Carta para a escritora Fernanda Young, com perguntas

Fernanda Young

Não me conformo - isso de morrer sufocada é o quê, Fernanda Young? Você pegou aquela terça-feira horrível aí em São Paulo, quando as queimadas trouxeram a noite, às 15 horas? Aquela tarde de poluição, veneno e fogo? Queria saber para tentar fazer qualquer tipo de relação menos dolorida que esta, de morrer sufocada. Morrer sem ar, sem conseguir respirar.

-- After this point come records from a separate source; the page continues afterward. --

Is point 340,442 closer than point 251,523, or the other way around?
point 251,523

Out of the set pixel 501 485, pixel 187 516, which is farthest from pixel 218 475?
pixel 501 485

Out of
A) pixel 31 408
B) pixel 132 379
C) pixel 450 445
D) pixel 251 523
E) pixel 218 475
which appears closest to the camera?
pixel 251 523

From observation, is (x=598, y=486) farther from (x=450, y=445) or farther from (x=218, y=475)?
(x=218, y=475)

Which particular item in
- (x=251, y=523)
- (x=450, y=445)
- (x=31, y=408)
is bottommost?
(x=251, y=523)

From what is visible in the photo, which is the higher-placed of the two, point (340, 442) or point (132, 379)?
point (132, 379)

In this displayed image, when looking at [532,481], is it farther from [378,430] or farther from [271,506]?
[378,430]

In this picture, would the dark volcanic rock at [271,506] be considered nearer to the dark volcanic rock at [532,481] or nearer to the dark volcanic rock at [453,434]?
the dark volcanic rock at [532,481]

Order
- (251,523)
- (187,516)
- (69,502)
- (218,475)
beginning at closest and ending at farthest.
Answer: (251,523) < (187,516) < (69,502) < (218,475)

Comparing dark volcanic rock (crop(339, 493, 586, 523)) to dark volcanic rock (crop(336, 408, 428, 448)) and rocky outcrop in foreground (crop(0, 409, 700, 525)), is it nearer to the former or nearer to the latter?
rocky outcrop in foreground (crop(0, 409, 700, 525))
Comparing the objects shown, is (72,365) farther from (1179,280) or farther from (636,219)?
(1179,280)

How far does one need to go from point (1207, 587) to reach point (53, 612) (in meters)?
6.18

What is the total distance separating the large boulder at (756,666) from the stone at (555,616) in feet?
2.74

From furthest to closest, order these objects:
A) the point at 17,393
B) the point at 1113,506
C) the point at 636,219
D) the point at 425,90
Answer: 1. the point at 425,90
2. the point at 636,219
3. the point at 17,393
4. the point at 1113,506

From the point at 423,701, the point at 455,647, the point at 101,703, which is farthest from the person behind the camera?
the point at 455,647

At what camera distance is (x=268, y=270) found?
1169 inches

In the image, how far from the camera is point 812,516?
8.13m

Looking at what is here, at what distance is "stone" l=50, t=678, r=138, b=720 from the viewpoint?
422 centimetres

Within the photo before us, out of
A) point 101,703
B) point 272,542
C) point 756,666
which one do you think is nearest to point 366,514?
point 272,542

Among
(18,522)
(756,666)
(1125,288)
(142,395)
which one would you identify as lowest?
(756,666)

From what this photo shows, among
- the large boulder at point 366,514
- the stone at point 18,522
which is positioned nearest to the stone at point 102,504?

Foi, assim, uma forma de rebelião? Fernanda, acabo de ler a sua coluna em “O Globo”. Sim, a sua última coluna. Foi uma tosse profunda, né? Uma daquelas que o catarro, agarrado lá atrás da garganta, não sai. Os cafonas e a vulgaridade, a deselegância, a ignorância – e mentira como tática. Todos nós sabemos a quem você se refere; a quais pessoas você se refere, a quem você detesta – porque todos nós detestamos igual. Mas assim, Fernanda, me diga (não me esculache, eu sei que você não vai dizer) – sem ar? Sem conseguir respirar? 

Agora é minha vez de respirar fundo, bem fundo, me endireitar na cadeira e lembrar das muitas vezes que nos falamos, dos muitos debates que fizemos juntos – “quando meus livros saem da prateleira e vão para a boca” – você me disse uma vez sobre o “Sempre um Papo”. Nunca esqueci isso. Nem a viagem louca para o Acre, depois Rondônia, aquela noite em Brasília (Rafael me mandou várias fotos, agora). 

E me lembro também da frase que melhor a define: “Eu não sou intelectual, escrevo com o corpo”, de Clarice Lispector. Vejo seu corpo estampado em fotos e mais fotos no Instagram. Corpo no qual as muitas tatoos eram uma forma de expressão. Artista multimídia, multitudo, a televisão, o teatro a internet, as redes sociais faziam parte da sua cosmovisão criativa, lúdica e, principalmente, bem humorada.  Mas era na literatura que você encontrava a melhor performance. Escrever era o seu maior enfrentamento – e o seu melhor diálogo com o mundo. 

Digo assim, então, em letras garrafais: morreu Fernanda Young, uma escritora. Que agora, finalmente respira, para sempre.